Y así fue. Camino me causó un impacto difícil de medir. Empecé a meditarlo mucho, a hacer oración, a ir a Misa diaria, a tener una dirección espiritual, etc. En fin, a poner en práctica todo lo que allí se decía, en la medida en la que yo llegaba a comprenderlo.

El nombre del autor no retuvo mi atención. Lo que me conmovió fue el mensaje fuerte, vibrante, animoso,… de ser santo en medio del mundo. Eso fue lo que me cautivó poderosamente. Aparte de mi trabajo como oficial del Ejército, empecé a estudiar por la noche. Fui a la Universidad Centroamericana y allí empecé los estudios de Filosofía y Letras.

La meditación de Camino me daba una luz poderosa en mi vida diaria. Era un modo nuevo de afrontar todo el esfuerzo cotidiano y el apostolado con mis amigos; también la vida familiar. Una inquietud se desató con fuerza: cuál era la vocación a la que Dios me llamaba.

Fui a ver a un sacerdote. Hablamos largo y tendido y, al final, viendo mi inquietud, me dio a leer un libro de un sacerdote llamado Jesús Urteaga, con el título El valor divinode lo humano. Este libro me sacudió y me ayudó bastante, para concretar la lucha ascética. Al cabo de un año, obtuve una beca del Gobierno nicaragüense y me fui a Madrid para cursar los estudios de Ciencias Políticas.

Madrid

Llegué a Madrid a principios de diciembre del año 1969, y comencé mis estudios inmediatamente. Estaba alojado en el Colegio Mayor Hispanoamericano Nuestra Señora de Guadalupe. Uno de mis profesores, Roseto Echavarría, me había hablado de un Colegio Mayor llamado Moncloa y me hizo una carta de presentación. Pero al llegar a Madrid, el embajador de Nicaragua, amigo de mi familia, me dijo que me había reservado una plaza en el Colegio Mayor Guadalupe. Allí seguía leyendo y meditando Camino.

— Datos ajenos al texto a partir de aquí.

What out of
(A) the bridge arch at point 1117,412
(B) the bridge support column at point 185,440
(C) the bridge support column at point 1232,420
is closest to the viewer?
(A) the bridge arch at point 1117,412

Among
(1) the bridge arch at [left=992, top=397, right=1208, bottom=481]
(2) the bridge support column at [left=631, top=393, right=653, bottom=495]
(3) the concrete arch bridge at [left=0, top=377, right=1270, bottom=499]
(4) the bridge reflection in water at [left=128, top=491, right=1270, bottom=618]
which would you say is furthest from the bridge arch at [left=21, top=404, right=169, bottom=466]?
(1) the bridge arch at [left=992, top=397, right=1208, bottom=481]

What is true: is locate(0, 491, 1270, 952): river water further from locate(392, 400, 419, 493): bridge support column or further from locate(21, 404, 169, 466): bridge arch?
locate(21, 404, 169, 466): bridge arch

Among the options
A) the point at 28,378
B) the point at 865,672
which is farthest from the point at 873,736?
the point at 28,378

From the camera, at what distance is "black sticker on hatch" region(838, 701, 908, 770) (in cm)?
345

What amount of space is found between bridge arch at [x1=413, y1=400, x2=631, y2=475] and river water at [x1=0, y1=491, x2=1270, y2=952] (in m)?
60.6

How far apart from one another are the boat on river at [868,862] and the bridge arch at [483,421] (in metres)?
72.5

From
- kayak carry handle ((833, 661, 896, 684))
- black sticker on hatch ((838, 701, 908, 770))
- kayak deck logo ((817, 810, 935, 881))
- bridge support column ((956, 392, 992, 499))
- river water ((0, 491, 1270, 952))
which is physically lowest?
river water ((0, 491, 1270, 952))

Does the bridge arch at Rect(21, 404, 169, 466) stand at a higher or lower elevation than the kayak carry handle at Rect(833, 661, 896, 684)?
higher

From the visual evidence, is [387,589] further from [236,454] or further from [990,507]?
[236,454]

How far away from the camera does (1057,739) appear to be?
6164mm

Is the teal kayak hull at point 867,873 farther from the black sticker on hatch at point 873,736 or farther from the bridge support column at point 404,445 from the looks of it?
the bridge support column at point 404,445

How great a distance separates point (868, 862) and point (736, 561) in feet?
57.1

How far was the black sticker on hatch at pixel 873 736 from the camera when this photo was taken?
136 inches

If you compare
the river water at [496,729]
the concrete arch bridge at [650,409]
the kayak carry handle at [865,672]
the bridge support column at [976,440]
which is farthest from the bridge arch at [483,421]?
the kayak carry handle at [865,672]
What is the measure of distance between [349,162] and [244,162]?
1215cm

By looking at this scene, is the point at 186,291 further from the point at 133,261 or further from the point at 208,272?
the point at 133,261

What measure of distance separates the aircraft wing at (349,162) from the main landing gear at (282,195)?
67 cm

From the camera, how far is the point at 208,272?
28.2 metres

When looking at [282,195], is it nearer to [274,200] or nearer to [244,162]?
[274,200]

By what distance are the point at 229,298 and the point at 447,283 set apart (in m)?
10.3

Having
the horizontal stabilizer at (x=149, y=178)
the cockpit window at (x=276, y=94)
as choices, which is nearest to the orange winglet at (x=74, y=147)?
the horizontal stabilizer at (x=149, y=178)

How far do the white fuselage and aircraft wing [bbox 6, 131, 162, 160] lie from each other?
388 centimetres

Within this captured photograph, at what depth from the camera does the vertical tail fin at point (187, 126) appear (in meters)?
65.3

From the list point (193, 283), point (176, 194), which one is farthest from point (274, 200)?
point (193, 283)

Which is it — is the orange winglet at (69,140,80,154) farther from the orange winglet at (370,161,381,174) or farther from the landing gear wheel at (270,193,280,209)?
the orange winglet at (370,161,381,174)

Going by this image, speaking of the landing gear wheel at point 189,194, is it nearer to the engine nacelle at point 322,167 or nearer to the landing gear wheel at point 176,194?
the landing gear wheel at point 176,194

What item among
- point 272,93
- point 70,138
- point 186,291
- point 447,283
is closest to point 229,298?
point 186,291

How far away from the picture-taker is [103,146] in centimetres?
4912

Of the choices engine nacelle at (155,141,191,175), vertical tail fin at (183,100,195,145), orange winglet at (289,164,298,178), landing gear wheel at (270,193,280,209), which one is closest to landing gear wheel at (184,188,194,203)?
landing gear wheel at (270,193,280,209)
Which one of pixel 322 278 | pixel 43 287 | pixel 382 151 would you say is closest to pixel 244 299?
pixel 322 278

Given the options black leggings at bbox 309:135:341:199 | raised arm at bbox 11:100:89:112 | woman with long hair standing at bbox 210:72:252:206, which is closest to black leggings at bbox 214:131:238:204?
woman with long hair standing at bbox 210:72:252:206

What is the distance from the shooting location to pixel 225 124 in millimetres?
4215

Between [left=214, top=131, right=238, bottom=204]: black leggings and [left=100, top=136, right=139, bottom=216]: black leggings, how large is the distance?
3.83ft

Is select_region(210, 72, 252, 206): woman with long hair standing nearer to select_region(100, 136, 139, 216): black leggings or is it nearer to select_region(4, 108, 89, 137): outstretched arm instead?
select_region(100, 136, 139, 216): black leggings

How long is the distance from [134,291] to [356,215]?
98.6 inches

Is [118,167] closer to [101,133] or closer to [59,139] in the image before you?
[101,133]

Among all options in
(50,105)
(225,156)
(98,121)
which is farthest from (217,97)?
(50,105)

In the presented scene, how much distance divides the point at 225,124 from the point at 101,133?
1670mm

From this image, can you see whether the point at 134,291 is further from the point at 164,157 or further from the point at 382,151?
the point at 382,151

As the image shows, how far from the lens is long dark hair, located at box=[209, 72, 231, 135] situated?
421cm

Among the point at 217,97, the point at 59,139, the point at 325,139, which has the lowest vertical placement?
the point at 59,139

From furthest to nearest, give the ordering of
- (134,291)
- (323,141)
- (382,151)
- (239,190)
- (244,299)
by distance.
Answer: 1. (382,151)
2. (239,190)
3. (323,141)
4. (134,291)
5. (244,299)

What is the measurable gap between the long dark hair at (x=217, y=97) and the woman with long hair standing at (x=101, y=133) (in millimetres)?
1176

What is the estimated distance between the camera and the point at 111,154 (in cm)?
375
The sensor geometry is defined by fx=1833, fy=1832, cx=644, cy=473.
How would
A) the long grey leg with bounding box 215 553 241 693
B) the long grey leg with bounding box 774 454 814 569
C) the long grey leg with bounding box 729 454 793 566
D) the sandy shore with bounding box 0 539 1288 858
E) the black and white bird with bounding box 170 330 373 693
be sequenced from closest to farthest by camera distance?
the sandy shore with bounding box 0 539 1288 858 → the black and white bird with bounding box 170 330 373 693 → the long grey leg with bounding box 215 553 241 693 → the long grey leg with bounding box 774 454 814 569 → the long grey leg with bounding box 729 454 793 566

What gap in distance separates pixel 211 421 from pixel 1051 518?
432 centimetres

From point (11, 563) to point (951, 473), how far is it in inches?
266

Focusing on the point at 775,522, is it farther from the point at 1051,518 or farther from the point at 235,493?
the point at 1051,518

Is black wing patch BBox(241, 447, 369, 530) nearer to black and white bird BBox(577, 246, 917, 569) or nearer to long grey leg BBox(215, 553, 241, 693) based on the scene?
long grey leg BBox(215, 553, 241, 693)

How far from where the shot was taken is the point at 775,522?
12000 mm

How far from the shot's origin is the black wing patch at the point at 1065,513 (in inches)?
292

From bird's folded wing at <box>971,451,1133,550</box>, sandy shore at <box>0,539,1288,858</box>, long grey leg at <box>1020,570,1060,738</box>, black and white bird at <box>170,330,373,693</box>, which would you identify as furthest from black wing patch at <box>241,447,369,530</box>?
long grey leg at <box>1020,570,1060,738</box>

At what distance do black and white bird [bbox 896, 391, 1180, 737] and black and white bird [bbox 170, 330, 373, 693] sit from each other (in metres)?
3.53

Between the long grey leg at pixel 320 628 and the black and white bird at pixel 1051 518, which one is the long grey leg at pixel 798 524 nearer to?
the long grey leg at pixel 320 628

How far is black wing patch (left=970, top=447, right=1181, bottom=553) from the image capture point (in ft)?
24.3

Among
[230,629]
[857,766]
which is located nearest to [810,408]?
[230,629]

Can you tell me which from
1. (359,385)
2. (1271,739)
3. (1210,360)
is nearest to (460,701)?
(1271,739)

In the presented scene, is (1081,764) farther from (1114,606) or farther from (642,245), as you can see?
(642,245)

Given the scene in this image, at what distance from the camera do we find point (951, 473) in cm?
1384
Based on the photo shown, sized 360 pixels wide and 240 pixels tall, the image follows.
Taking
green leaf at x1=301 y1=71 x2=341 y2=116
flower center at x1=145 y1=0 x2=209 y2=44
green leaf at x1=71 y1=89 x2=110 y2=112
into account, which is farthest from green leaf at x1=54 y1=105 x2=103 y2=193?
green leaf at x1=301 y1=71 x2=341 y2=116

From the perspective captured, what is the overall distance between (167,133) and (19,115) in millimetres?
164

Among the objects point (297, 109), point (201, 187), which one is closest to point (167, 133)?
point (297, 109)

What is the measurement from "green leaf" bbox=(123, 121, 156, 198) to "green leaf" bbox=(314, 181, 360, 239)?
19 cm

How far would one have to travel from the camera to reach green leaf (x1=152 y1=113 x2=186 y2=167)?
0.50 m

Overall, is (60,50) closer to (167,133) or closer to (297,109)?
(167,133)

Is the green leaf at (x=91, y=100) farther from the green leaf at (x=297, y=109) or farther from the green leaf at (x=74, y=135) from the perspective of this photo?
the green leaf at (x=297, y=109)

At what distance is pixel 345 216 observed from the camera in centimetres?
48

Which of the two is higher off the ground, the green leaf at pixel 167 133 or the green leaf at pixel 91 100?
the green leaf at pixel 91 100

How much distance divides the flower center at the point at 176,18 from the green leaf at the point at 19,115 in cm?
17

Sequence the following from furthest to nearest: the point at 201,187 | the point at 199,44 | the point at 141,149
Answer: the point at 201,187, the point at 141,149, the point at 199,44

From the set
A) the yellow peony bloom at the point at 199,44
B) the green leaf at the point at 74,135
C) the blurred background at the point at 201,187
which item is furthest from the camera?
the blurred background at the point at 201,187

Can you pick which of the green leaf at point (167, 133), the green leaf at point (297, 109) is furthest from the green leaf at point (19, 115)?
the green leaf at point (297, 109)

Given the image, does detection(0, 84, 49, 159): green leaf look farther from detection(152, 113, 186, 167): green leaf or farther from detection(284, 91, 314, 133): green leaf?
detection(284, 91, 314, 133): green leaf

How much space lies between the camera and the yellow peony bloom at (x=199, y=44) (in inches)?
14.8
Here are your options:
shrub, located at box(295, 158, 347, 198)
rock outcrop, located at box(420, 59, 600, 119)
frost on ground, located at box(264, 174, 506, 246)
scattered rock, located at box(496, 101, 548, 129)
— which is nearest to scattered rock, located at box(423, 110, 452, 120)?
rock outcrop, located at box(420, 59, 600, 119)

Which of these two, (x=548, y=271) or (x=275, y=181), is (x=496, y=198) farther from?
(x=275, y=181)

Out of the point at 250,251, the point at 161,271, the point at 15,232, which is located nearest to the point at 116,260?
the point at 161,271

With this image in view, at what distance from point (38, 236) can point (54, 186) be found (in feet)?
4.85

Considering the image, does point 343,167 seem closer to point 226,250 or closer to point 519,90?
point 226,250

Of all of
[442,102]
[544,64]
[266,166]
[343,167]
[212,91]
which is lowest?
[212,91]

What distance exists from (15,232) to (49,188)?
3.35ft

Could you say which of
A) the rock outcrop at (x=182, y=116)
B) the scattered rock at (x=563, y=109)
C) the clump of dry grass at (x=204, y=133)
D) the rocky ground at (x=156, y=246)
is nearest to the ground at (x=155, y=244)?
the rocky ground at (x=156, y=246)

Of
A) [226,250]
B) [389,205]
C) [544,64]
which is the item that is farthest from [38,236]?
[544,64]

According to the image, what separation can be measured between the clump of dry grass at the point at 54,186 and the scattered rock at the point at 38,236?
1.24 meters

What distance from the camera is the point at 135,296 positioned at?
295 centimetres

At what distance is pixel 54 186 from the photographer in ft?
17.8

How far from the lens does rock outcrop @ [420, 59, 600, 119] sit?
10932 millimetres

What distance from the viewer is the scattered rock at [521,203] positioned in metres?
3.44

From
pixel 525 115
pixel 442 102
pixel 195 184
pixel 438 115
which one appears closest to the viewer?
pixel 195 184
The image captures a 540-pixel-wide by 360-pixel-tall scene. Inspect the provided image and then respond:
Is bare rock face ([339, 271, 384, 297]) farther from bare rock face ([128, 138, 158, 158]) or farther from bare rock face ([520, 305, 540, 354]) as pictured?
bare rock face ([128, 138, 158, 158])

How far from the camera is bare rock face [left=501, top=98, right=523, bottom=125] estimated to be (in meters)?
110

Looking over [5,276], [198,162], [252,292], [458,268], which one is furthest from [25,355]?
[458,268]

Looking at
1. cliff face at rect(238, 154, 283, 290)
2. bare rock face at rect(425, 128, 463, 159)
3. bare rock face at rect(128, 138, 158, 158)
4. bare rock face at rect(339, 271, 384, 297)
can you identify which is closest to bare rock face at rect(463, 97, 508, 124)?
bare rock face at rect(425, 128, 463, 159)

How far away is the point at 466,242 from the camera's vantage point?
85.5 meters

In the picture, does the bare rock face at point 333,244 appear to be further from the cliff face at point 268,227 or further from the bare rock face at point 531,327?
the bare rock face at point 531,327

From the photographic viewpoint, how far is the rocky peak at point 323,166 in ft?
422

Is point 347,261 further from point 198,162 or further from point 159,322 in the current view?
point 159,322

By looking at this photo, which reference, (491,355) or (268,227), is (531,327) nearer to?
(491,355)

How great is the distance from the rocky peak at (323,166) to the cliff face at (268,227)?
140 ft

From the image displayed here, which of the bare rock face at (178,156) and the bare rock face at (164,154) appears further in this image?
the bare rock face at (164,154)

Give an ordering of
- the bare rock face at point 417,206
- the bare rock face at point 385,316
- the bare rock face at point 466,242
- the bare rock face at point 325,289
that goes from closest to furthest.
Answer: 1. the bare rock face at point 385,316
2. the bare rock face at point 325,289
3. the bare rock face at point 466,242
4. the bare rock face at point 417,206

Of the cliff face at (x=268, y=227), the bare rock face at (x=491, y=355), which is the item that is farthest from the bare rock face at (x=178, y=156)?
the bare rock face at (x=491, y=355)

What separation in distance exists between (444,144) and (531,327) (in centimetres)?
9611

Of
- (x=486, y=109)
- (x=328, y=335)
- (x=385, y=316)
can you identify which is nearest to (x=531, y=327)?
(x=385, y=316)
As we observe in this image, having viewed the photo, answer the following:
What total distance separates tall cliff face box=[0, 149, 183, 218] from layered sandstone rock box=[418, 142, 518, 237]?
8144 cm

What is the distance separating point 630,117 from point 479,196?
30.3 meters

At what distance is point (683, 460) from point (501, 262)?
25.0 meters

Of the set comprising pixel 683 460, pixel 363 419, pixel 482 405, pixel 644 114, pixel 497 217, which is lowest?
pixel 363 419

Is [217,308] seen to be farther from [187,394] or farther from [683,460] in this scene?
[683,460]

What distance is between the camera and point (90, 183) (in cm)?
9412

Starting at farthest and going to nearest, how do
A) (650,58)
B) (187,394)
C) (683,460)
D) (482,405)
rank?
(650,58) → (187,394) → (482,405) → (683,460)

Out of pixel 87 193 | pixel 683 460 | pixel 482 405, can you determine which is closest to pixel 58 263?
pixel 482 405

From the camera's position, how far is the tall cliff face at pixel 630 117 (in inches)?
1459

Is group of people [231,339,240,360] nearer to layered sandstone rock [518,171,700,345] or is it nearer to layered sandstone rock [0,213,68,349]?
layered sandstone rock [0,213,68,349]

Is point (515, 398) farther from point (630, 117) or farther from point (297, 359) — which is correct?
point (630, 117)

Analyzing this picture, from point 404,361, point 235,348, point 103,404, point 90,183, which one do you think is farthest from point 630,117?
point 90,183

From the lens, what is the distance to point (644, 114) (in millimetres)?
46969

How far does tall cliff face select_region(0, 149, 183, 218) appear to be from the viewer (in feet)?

Un día, en el mes de enero o febrero -no me acuerdo bien-, al salir de un aula de Ciencias Políticas, estuve hablando con un joven estudiante queme propuso asistir a una conferencia sobre el Marxismo: una crítica del Marxismo. Este chico, que estudiaba Ciencias Económicas y Políticas al mismo tiempo, se llamaba Eusebio Masauri y era de Bilbao. Fui, y al final de la conferencia me dijo: “Si quieres puedes quedarte; va a haber un sacerdote que va a venir a predicarnos sobre un aspecto del Evangelio”. Me interesaba y me quedé.

El sacerdote era don José Antonio Galera, y nos habló de la vida de un joven del Opus Dei, Hernán Cortés, que acababa de enterrar en Santander y que murió en olor de santidad. El centro donde me encontraba estaba en la calle General Oraá 26. Luego supe que era como una extensión del Colegio Mayor Montalbán.

El asunto fue que la meditación me impresionó y la cosa es que me encariñé con la Obra, con la que tenía ya, sin duda alguna, una gran sintonía, gracias a mi frecuentación de Camino. Sólo en ese momento, sin embargo, me di cuenta que el Fundador del Opus Dei y el autor de Camino eran el mismo. Estaba asombrado de la Providencia ordinaria de Dios.

Me ofrecieron ir a Moncloa –donde iba a ir en principio, al llegar a España- y allí fui en septiembre de 1970, y en diciembre -el 2 de diciembre, concretamente- pedía la admisión al Opus Dei. Me llené de paz y de alegría.

Managua

Después de casi tres años de ausencia, viajé a Managua paraver a mi familia. Llegué el 22 de diciembre de 1972 a las 8 de la noche. Me impresionó el calor, la pesadez del clima al bajar al aeropuerto. Mi madre me dijo que desde hacía unos meses padecían en Nicaragua una sequía persistente.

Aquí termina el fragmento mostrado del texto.